With the development of audio and video technology, the way people interact is gradually evolving. Online and offline, virtual and reality will be more and more closely integrated. The new interaction mode is bound to give rise to a new generation of real-time audio and video processing architecture that integrates cloud side and side as well as software and hardware. In addition, the software and hardware development and algorithm optimization will put forward the ultimate challenge of lower delay, greater computing power, lower power consumption.

This is ali Cloud video cloud “cloud integrated” solution. Considering the limited computing resources of the end-to-end devices, some algorithms with high requirements on computing power and delay can be processed and rendered by the cloud GRTP engine. After the processing is completed, the end only needs to do ordinary rendering, truly achieving the end-to-end “zero processing”. On the right is the video demonstration effect of our cloud integrated real-time background change + virtual anchor construction + Bel Canto sound change.

In the future, AI, AR, VR, XR, metasexes, etc. will have higher and higher requirements on computing power. It is essentially limited to rely solely on algorithms and software optimization. Therefore, we must jointly promote the rapid development of hardware to truly open the ceiling of computing power and performance. We judge that in the future, we need deeper integration of the cloud side and further cost reduction and efficiency increase through the integration of software and hardware, so that the algorithm can truly empower thousands of industries.

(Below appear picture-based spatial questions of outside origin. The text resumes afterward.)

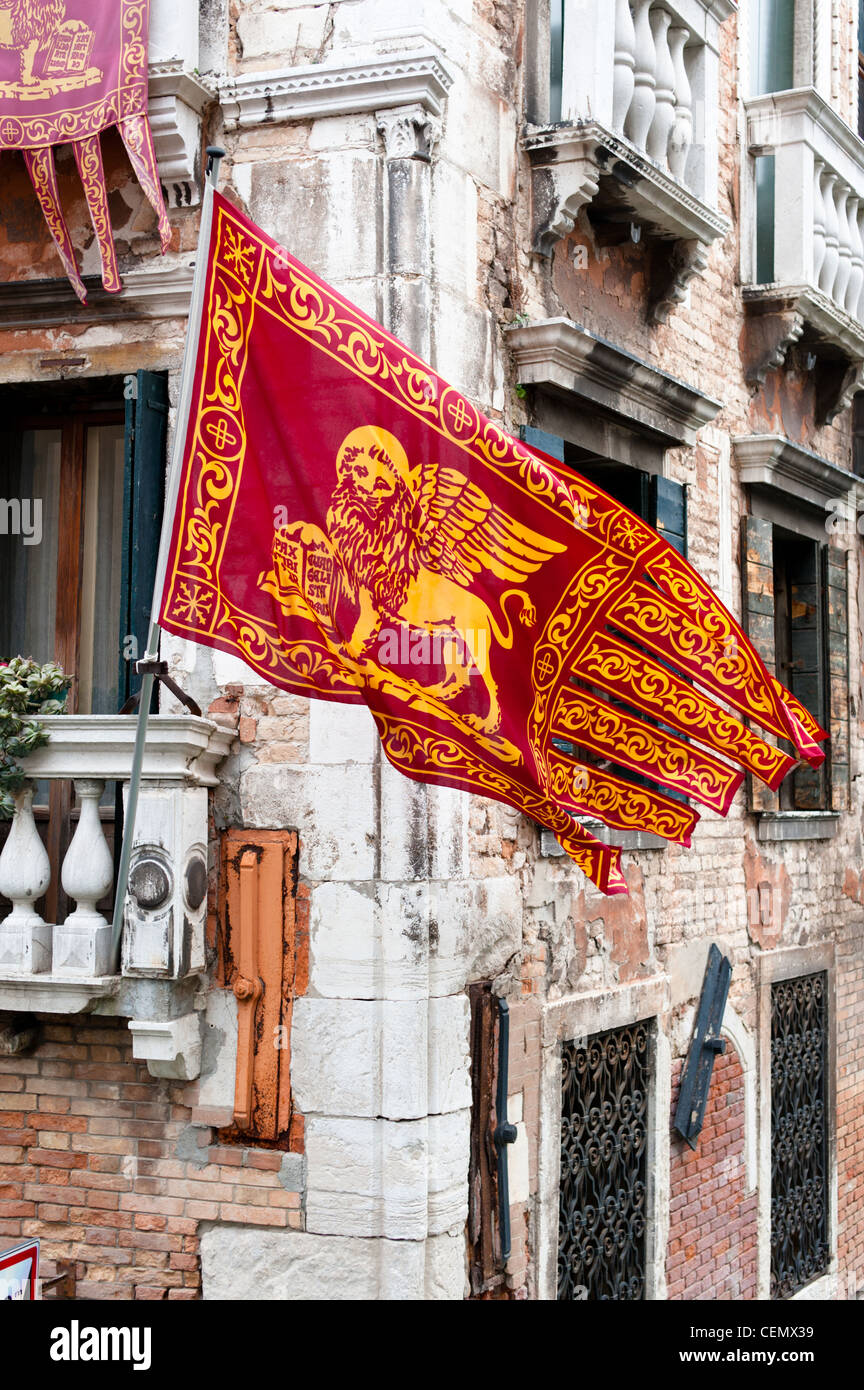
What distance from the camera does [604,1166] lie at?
6.91 metres

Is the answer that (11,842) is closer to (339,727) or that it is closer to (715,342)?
Result: (339,727)

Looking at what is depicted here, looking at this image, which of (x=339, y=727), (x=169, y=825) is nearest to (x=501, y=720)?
(x=339, y=727)

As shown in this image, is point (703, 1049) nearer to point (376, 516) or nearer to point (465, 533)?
point (465, 533)

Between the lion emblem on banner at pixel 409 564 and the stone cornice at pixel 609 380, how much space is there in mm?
1500

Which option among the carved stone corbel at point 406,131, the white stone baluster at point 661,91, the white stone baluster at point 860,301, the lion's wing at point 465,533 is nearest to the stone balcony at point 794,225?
the white stone baluster at point 860,301

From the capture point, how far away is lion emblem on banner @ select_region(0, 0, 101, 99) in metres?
5.63

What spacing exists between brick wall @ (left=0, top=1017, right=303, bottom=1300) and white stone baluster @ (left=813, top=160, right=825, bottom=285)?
5682 millimetres

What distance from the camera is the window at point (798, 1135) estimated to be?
874 cm

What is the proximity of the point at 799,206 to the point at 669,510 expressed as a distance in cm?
218

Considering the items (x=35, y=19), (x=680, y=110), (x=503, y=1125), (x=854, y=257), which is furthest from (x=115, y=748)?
(x=854, y=257)

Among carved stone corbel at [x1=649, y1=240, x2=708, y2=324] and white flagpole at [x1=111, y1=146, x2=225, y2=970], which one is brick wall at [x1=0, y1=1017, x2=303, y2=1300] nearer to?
white flagpole at [x1=111, y1=146, x2=225, y2=970]

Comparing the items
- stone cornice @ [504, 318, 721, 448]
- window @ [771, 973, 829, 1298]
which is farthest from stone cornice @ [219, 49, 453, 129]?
window @ [771, 973, 829, 1298]
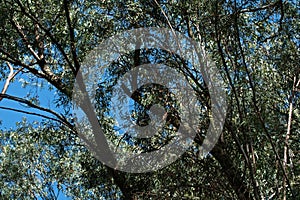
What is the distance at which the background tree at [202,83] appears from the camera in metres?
6.29

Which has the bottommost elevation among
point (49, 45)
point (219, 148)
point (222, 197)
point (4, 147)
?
point (222, 197)

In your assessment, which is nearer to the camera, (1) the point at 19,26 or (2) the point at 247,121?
(2) the point at 247,121

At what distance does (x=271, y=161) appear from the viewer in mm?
6660

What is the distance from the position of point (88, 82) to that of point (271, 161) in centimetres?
310

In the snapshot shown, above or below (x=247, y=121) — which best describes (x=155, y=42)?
above

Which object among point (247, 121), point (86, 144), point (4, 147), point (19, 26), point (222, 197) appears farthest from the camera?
point (4, 147)

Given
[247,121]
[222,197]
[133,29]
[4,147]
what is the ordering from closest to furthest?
[247,121] < [222,197] < [133,29] < [4,147]

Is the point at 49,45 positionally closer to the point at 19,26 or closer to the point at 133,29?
the point at 19,26

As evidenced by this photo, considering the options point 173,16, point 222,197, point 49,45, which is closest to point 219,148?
point 222,197

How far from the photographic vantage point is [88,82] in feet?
26.5

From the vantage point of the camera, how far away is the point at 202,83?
7352 millimetres

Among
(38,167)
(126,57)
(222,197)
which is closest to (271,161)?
(222,197)

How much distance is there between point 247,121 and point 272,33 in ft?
8.05

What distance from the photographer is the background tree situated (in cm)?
629
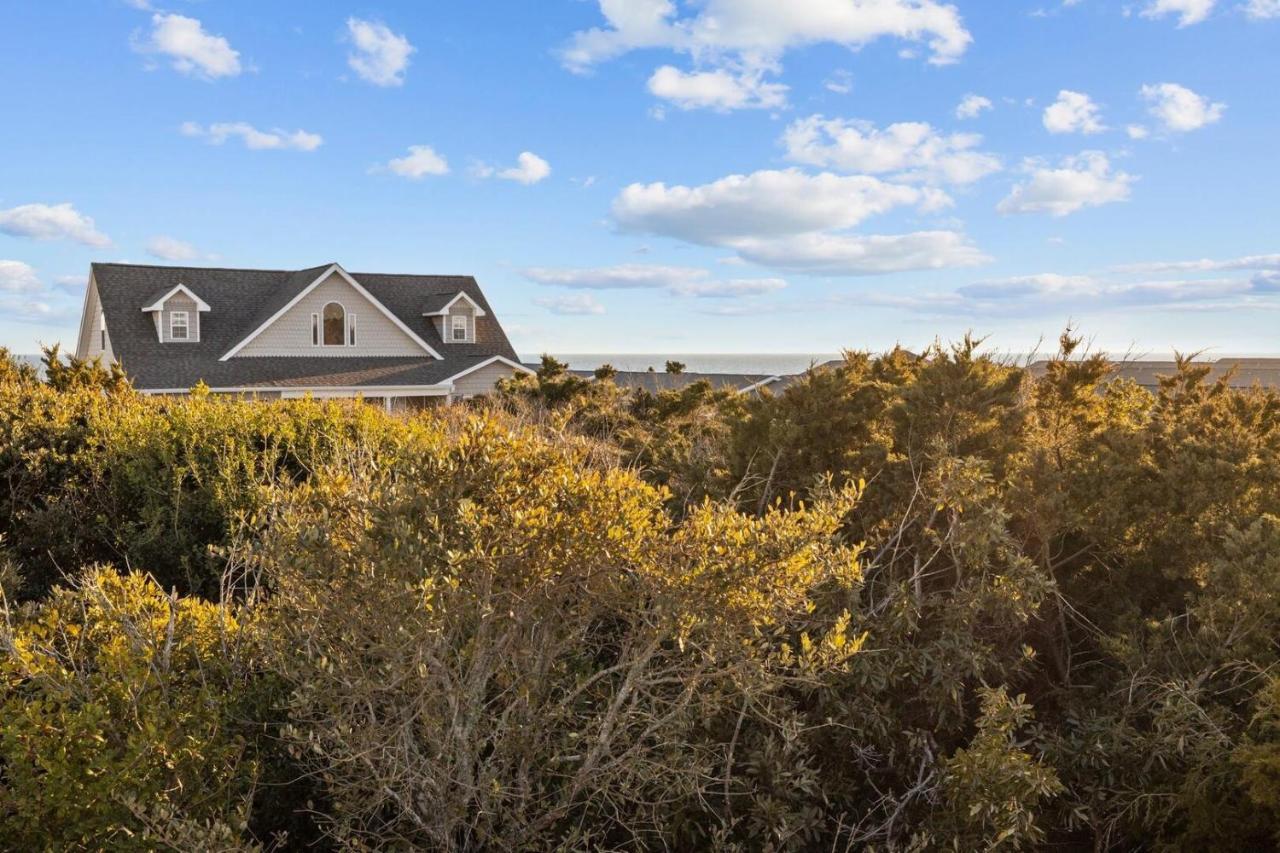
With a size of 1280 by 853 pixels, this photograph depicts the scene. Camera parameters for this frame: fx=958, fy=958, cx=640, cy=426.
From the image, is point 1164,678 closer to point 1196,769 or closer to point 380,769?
point 1196,769

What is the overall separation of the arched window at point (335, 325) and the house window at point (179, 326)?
3.84 metres

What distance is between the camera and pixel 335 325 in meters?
29.5

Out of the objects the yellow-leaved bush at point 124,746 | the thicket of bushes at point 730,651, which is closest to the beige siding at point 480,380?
the thicket of bushes at point 730,651

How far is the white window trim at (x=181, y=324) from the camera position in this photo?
27812mm

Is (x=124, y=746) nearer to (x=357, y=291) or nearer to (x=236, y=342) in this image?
(x=236, y=342)

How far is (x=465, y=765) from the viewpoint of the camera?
12.5 ft

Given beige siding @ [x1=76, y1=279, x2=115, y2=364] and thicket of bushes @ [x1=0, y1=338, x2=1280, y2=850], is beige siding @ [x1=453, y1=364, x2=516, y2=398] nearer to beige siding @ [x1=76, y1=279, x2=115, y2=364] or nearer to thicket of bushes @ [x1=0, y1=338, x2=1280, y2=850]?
beige siding @ [x1=76, y1=279, x2=115, y2=364]

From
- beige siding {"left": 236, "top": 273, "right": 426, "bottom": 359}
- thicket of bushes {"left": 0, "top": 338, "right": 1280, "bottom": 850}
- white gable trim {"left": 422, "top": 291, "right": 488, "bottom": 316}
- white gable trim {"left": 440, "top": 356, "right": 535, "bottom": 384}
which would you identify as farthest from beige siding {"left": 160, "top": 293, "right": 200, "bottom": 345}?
thicket of bushes {"left": 0, "top": 338, "right": 1280, "bottom": 850}

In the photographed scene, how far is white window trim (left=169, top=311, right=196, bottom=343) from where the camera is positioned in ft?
91.2

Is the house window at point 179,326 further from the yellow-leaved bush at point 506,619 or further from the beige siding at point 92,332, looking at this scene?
the yellow-leaved bush at point 506,619

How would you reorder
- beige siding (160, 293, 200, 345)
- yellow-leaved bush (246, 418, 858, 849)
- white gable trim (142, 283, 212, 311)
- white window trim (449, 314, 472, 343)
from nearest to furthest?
yellow-leaved bush (246, 418, 858, 849), white gable trim (142, 283, 212, 311), beige siding (160, 293, 200, 345), white window trim (449, 314, 472, 343)

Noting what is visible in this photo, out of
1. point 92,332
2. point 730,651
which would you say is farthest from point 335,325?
point 730,651

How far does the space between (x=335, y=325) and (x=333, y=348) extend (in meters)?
0.73

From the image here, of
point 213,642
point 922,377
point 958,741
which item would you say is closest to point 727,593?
point 958,741
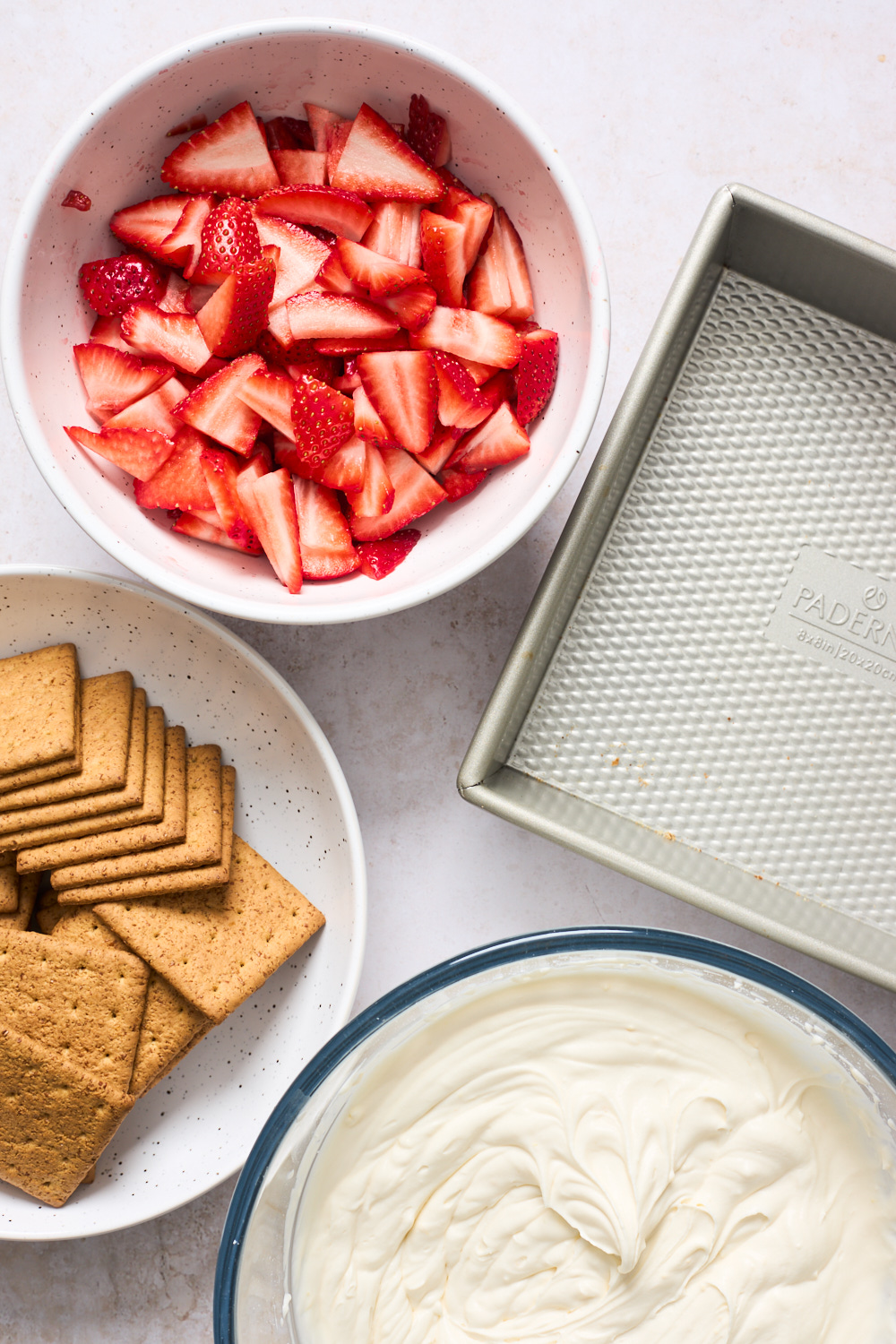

Above is my share this time, thank you!

“Video cloud technology” your most noteworthy audio and video technology public account, weekly push from Ali Cloud front-line practice technology articles, here with the audio and video field first-class engineers exchange exchange. You can join ali Cloud video cloud product technology exchange group, and the industry together to discuss audio and video technology, get more industry latest information.